The Stapleton family’s experience

Allison Stapleton told the Advocate they have a huge heart for Haiti and its people, and this was their fifth trip to the nation this year. This time, they’d planned to make it more of a bonding vacation where the whole family and their soon-to-be-adopted daughter, Jenny, could spend quality time.

“We got there Wednesday, spent all day Thursday at the pool, and then Friday morning we got up and brought some items to the orphanage,” she said.

But on their way back, she said, their drive turned into a nightmare.

“It was amazing to see God’s hand on us throughout that trip,” Stapleton said.

Their driver, a Haitian man from the orphanage, had to reroute several times trying to get to the hotel because the roads were blocked. On the side of the road, they could see tires lined up stuffed with paper—which they later learned would be set ablaze and blown up, killing bystanders.

It was 100 degrees that day, so the driver decided to turn around and find a restaurant to wait out the ruckus, which the Stapletons and their driver thought was just another small-scale demonstration, not uncommon in that city.

“We sat down, and I started checking my phone and saw seven emails from the Embassy,” Stapleton said. “Every one was saying, ‘The whole country’s on fire, basically.’”

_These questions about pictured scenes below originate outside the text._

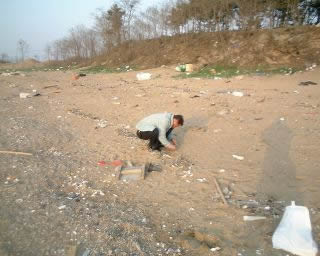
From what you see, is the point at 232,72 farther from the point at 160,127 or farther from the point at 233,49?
the point at 160,127

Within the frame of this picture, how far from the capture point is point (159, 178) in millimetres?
4875

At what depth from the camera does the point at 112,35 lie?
29.7 meters

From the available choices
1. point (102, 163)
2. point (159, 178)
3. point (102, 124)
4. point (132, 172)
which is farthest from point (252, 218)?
point (102, 124)

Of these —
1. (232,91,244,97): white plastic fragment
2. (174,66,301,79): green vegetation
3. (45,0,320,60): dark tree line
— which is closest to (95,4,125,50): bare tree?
(45,0,320,60): dark tree line

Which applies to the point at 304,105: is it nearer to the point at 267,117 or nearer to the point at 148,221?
the point at 267,117

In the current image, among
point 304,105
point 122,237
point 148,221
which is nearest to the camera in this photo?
point 122,237

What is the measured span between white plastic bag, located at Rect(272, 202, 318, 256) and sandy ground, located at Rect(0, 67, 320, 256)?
0.17m

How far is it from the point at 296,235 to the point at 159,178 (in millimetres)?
2193

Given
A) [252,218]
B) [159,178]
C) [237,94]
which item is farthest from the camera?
[237,94]

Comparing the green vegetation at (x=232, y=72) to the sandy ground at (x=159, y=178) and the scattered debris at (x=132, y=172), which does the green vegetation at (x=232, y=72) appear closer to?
the sandy ground at (x=159, y=178)

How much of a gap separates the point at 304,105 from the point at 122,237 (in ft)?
21.8

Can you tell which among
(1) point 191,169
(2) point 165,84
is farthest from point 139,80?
(1) point 191,169

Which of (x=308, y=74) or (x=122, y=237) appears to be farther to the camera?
(x=308, y=74)

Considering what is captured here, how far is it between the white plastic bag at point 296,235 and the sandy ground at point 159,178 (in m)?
0.17
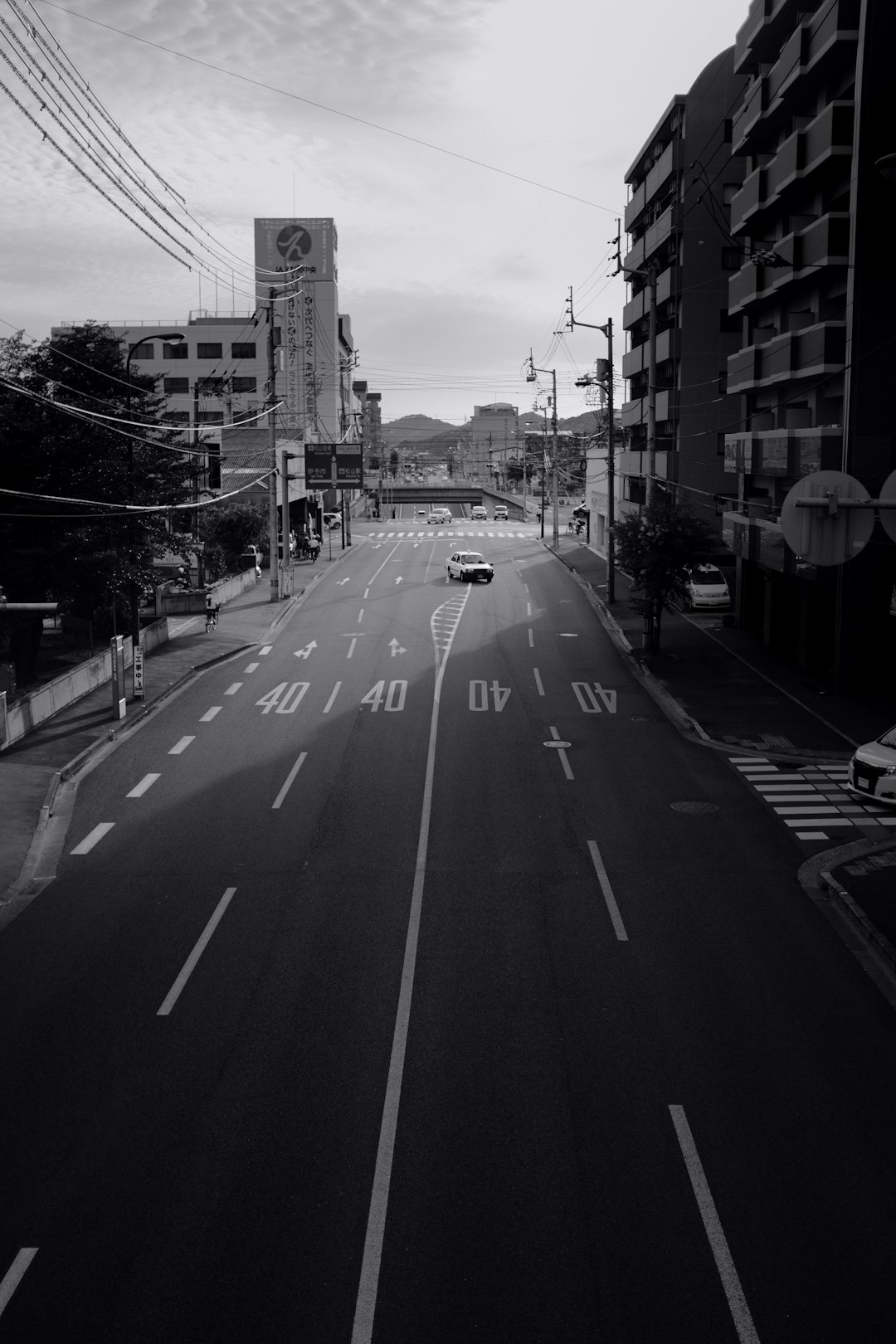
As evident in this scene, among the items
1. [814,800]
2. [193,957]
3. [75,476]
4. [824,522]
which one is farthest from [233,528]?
[824,522]

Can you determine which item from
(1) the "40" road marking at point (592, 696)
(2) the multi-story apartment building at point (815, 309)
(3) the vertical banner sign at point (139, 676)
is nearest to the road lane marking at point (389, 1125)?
(1) the "40" road marking at point (592, 696)

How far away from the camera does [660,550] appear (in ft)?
131

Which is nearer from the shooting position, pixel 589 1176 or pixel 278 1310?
pixel 278 1310

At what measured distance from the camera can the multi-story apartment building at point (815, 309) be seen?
33844 millimetres

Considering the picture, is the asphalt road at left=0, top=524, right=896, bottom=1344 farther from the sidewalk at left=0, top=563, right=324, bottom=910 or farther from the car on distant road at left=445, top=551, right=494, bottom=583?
the car on distant road at left=445, top=551, right=494, bottom=583

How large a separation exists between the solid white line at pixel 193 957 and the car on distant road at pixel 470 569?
4406 cm

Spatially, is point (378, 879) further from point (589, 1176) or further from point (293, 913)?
point (589, 1176)

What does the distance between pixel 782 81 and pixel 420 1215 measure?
40.4 meters

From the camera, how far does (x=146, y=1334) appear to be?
359 inches

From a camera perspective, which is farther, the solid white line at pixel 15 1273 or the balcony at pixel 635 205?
Answer: the balcony at pixel 635 205

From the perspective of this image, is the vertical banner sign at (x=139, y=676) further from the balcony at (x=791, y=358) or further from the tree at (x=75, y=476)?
the balcony at (x=791, y=358)

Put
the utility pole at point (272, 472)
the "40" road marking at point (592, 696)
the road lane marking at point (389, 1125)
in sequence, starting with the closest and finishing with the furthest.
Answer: the road lane marking at point (389, 1125) < the "40" road marking at point (592, 696) < the utility pole at point (272, 472)

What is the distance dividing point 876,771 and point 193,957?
1530 centimetres

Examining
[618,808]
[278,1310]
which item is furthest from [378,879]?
[278,1310]
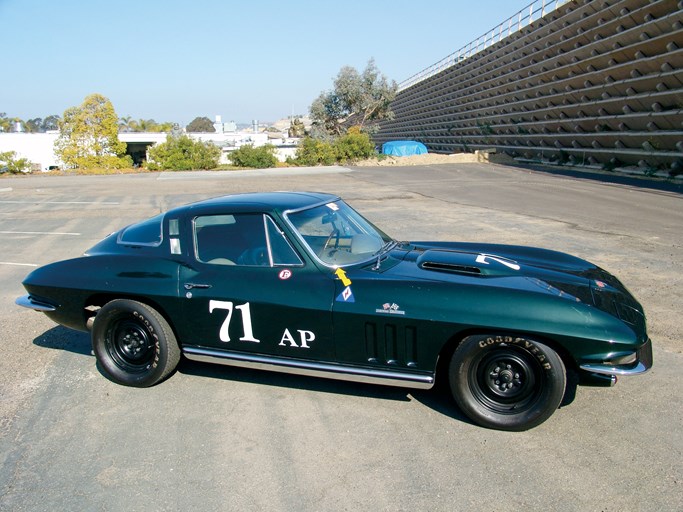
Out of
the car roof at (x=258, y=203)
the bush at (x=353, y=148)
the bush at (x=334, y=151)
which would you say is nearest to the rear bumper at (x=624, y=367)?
the car roof at (x=258, y=203)

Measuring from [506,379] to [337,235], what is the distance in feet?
5.35

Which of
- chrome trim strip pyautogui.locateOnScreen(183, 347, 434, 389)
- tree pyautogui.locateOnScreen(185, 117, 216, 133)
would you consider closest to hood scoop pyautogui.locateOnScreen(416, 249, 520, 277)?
chrome trim strip pyautogui.locateOnScreen(183, 347, 434, 389)

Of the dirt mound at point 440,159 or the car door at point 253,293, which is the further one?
the dirt mound at point 440,159

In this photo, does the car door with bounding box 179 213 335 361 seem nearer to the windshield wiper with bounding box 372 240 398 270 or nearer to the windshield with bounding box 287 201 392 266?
the windshield with bounding box 287 201 392 266

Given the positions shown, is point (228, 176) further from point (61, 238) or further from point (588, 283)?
point (588, 283)

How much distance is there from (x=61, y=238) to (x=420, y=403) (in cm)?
965

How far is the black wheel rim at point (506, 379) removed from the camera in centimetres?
321

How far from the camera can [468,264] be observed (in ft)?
12.6

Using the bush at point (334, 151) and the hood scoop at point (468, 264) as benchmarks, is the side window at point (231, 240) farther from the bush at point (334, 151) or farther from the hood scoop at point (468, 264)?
the bush at point (334, 151)

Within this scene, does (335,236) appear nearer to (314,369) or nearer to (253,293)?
(253,293)

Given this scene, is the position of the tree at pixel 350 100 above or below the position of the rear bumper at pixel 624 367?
above

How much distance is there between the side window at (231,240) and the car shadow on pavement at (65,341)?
5.85 ft

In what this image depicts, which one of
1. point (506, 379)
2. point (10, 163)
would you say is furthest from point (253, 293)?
point (10, 163)

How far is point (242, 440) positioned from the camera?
331 cm
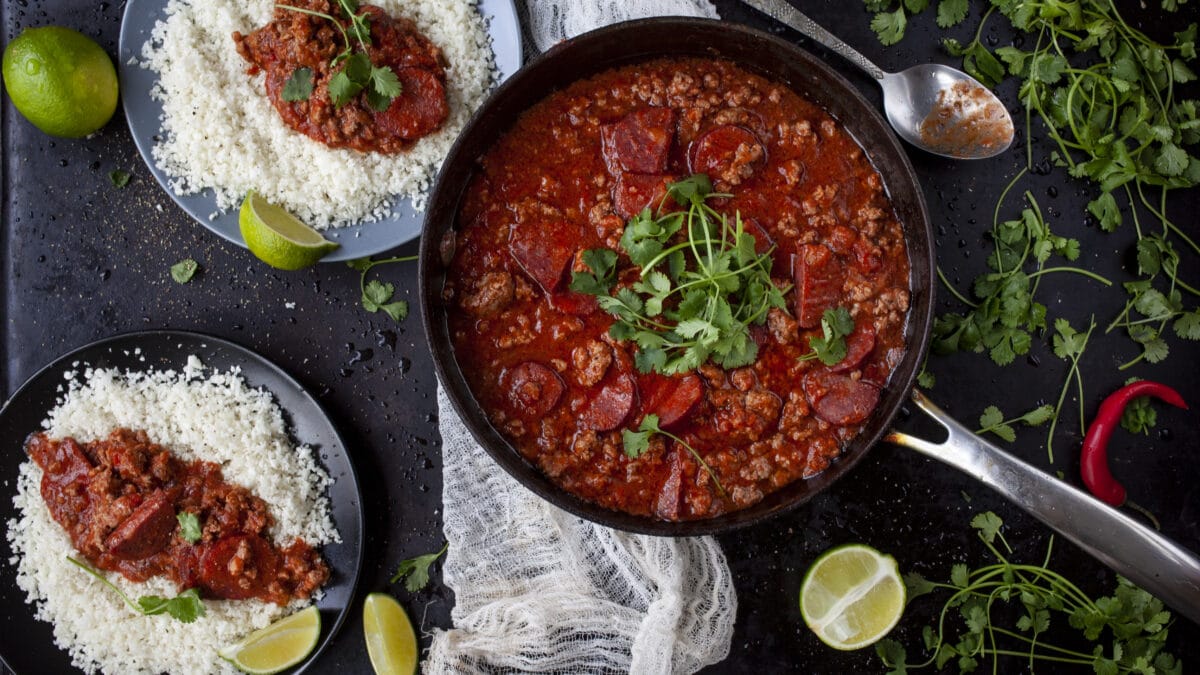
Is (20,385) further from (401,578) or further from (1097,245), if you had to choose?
(1097,245)

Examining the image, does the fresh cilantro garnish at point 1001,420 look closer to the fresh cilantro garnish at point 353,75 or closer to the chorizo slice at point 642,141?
the chorizo slice at point 642,141

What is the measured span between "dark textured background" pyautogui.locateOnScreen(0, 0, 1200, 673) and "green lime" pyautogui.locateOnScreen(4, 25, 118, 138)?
0.91ft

They realized it would be impossible to get back to their hotel, so they looked at a map and realized they just happened to be near a private home where they had stayed on their trip in February. The family and the driver walked to the home and begged for shelter, and there they hunkered down for the next several days.

“They were burning up cars right in front of the house where we were staying,” Stapleton said.

At one point early Sunday morning, her husband and the driver left to assess, and she said they saw several dead bodies in the street.

Still, they had shelter, safety and each other—all that was important. They even managed to keep their cell phone signal so they could update worried family and friends back home.

“We can’t say enough about how nice the people were that we stayed with,” she said. “Haiti is not a bad, scary, dangerous country—it’s really not. People would give their own food and fuel for their own families to us! They were so worried we’d never come back.

“But this is an isolated incident. We are going back!”

A special moment during their ordeal came when they realized all their belongings back at the Marriott—clothing, computers, personal items—would have to be abandoned. They had their passports and money with them, so this wasn’t an issue to them, except their 8-year-old daughter Kennedy had left her precious blanket and stuffed monkey, which she’d had since she was tiny, back in the hotel room. When the riots began to settle, their driver decided to drive across town on his own, pack up their suitcases, and bring them to the family.

The smile on young Kennedy’s face when she clutched her blanket and monkey, Stapleton said, was priceless.

The next morning, they set out early for the airport and had no trouble. Now they are back home safe in Leesville, praising God, and getting ready to return in September when they can finally bring their adopted daughter Jenny home.

“They are good, kind people who worship Christ,” Stapleton said. “We love Haiti.”